Il y a en moi littérairement parlant deux bonshommes distincts : un qui est épris de gueulades, de lyrisme, de grands vols d’aigle, de toutes les sonorités de la phrase et des sommets de l’idée ; un autre qui fouille et creuse le vrai tant qu’il peut, qui aime à accuser le petit fait aussi puissamment que le grand, qui voudrait vous faire sentir presque matériellement les choses qu’il reproduit ; celui-là aime à rire et se plaît dans les animalités de l’homme  [55].

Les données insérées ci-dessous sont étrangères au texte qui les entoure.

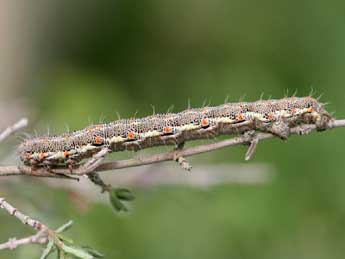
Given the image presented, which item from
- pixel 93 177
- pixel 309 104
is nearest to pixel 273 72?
pixel 309 104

La prépondérance de ces « animalités de l’homme » dans Monsieur Bovary ou mourir au théâtre créent un Flaubert sans doute « imaginaire », à l’image des personnages de ses textes qui tournoient en sarabande autour de lui. Cette re-création, inspirée d’une connaissance approfondie de l’oeuvre, dépouille le monument de sa patine et lui redonne, en le faisant mourir sur scène, un élan vital qui n’est pas sans « éberlue[r] le bourgeois » (MB, 50). On croirait voir à l’oeuvre Flaubert lui-même, qui écrivait à Ernest Feydeau : « Après mille réflexions, j’ai envie d’inventer une autobiographie chouette, afin de donner de moi une bonne opinion  [56]. »

Conclusion

S’agirait-il de trouver une dénomination qui puisse rendre compte des multiples tonalités et registres de la biographie dramatisée, sans doute faudrait-il élire le terme de biomimèse, mis de l’avant par Madelénat  [57]. Aux antipodes de toute volonté de synthèse, les textes étudiés semblent préférer aux grands gestes qui ont déjà tout dit, les aspérités qui donnent prise à l’imaginaire. Prenant appui sur le réel, mais refusant d’en dérouler le fil, le discours biographique qu’ils déploient transpose qui un détail ou une anecdote avérée, qui une pétition esthétique, qui encore les composantes de l’oeuvre de la figure historique convoquée. Ce faisant, et par le jeu des contraintes théâtrales, ce discours se fait iconique, susceptible de fixer une image du biographé saisi dans l’élan qui le porte.

De telles relectures du monument, qu’elles empruntent une facture réaliste ou s’emploient à la dénier, qu’elles sollicitent l’oeuvre de manière respectueuse ou plus décontractée, relèvent d’une entreprise critique qui couvre un large spectre, de la parodie irrévérencieuse à la fusion identitaire, de la recatégorisation de l’oeuvre à sa réécriture. Points de rencontre d’écrivains, dont l’un réfléchit l’autre, elles entendent dépoussiérer les grands mythes et s’inscrire dans leur sillage pour redessiner les filiations littéraires, revoir les hiérarchies et ouvrir les frontières géographiques, temporelles ou génériques. Flaubert, Dickinson, Conan et ses soeurs, Tolstoï, Sartre, O’Neill ne sont pas tant les figures hiératiques d’un nouveau panthéon que des lieux de transit qui permettent de reconfigurer l’espace littéraire.

Quand la biographie se « dramatise », elle actualise le référent mieux que lorsqu’elle emprunte toute autre forme littéraire, narrative ou essayistique. S’affichant d’emblée comme une recréation codée d’une réalité révolue, elle dénoue la chronologie et permet de « voir », au présent, la réalité et son interprétation.